What could cause a 72-year-old person to “want” to get up and go to a ten-hour workday? Simple… it’s a “calling” to do my best to provide what I consider to be an appropriate education for children. We read about problems in schools across the country, and we shake our heads. We’ve come to call our school “the common sense” school. Many causes can be found for problems in our nation’s schools, but experience also tells me a lot of it can be traced to a lack of common sense. As Pogo once mused, “We’ve met the enemy…and the enemy is us!”
My career has been filled with successes and wonderful experiences. I have served on many Oklahoma State Department of Education committees, a special committee of the Governor, and been elected state president of the Oklahoma Association for Gifted, Creative and Talented. One extremely enjoyable appointment was to a consortium of state leaders for Arts for the Gifted which met in California.
But none of the above can tell you why I do what I do each and every school day. To know the answer to that question, one would have to live what I have experienced. I have held a crying child as I had to break the news to him that his little brother set fire to the family trailer and his sister was burned to death. Likewise, I also took care of a child whose mother was stabbed to death in a horrible bank robbery. I tried to console my newly hired teaching assistant as we watched helplessly while people tried to find her husband’s body in the lake where his military company was having a family picnic. He tried to save the life of a drowning soldier, only to lose his own…while his children watched.
I taught a slow-growth child who clapped with joy as she learned to read…ever so slowly. Even though progress was being made, I watched as family members had her placed in an institution because the psychologist said she’d never be able to learn.
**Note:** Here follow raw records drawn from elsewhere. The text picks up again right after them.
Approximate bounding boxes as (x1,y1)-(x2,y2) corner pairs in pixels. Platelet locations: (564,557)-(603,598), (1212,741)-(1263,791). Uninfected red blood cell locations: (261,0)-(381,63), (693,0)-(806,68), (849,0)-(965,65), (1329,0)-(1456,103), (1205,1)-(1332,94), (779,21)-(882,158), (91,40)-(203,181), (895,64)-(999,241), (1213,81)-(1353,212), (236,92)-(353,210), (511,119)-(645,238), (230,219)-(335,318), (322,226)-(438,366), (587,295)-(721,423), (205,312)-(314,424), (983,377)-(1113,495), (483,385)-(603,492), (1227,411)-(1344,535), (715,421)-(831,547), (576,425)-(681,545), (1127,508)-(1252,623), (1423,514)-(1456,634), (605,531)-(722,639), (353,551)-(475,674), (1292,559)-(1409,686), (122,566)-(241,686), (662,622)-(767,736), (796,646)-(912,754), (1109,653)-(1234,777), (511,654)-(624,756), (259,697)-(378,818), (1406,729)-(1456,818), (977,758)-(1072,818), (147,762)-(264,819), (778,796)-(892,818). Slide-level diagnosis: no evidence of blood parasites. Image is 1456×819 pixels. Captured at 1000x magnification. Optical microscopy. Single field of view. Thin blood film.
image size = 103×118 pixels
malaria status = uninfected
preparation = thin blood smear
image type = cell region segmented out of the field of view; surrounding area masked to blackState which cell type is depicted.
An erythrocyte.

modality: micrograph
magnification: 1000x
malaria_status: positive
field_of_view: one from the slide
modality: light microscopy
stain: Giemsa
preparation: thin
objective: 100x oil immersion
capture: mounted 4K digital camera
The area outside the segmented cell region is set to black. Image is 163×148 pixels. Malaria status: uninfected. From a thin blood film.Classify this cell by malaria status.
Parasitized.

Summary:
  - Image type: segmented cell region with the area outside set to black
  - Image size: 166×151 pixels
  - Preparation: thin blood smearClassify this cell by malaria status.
Many were the students of abuse who confided in me and trusted that I would help them. Some have come to me in later years and explained why some days were just so “bad” but they couldn’t put it into words. Yet, I had given them hope.
On the positive side, I have been thrilled to hear from previous students who took my challenges and found themselves successfully teaching in inner-city schools. Others have found careers that are most satisfying, and they write to tell me I had a part in their journey.
I have attended the funerals of quite a few previous students. I think I know of at least eleven who have met death. With each day, I ask myself if I did a good enough job of teaching them the academics while also preparing them to meet their Maker at death’s door. I hope I did. And when I recognize students taking a path that has led others to unrewarding lives, I try hard to steer them toward a better path.
Today, in Lawton Academy, there is at any one time children studying together in the same classrooms who come from countries all over the world. Their countries may be at war, or playing politics as usual, but they are joined in the common experience of being educated in our classrooms. A sign has hung in my office from time to time which says: “Will it matter that I was here? I will only pass this way once.” That is why I teach and do what it is that I do.